### [What you need to do]
Among the records, find the lines that hold the string "dans" and return them.

[Input records]

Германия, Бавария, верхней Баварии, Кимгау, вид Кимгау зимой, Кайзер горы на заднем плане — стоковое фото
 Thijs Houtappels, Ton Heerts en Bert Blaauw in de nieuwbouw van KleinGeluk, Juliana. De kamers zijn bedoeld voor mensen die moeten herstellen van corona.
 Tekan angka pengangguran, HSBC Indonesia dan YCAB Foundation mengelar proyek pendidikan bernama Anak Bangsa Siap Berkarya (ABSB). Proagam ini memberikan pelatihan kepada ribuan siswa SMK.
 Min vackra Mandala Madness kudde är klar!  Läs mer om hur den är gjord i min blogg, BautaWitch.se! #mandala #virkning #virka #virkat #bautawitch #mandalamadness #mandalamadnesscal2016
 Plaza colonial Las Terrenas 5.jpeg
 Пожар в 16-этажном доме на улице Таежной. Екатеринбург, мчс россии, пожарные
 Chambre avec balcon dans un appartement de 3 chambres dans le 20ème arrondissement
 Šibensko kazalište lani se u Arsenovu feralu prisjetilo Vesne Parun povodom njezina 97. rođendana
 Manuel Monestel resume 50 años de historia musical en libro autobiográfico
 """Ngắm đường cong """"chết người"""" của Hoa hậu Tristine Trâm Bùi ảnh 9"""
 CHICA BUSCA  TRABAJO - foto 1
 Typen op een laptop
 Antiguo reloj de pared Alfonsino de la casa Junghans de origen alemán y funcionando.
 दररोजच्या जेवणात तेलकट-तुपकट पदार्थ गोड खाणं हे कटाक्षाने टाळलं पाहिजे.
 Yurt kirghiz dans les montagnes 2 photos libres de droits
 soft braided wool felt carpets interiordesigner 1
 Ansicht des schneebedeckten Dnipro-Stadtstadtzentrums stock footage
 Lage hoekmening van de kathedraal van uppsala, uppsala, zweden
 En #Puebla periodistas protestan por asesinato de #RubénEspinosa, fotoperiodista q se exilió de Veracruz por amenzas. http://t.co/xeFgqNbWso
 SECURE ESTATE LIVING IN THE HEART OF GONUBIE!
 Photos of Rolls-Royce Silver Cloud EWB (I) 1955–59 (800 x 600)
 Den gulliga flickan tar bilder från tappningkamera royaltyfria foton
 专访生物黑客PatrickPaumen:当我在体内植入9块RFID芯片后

[/Input records]

### [Exercise solution]
 Chambre avec balcon dans un appartement de 3 chambres dans le 20ème arrondissement
 Yurt kirghiz dans les montagnes 2 photos libres de droits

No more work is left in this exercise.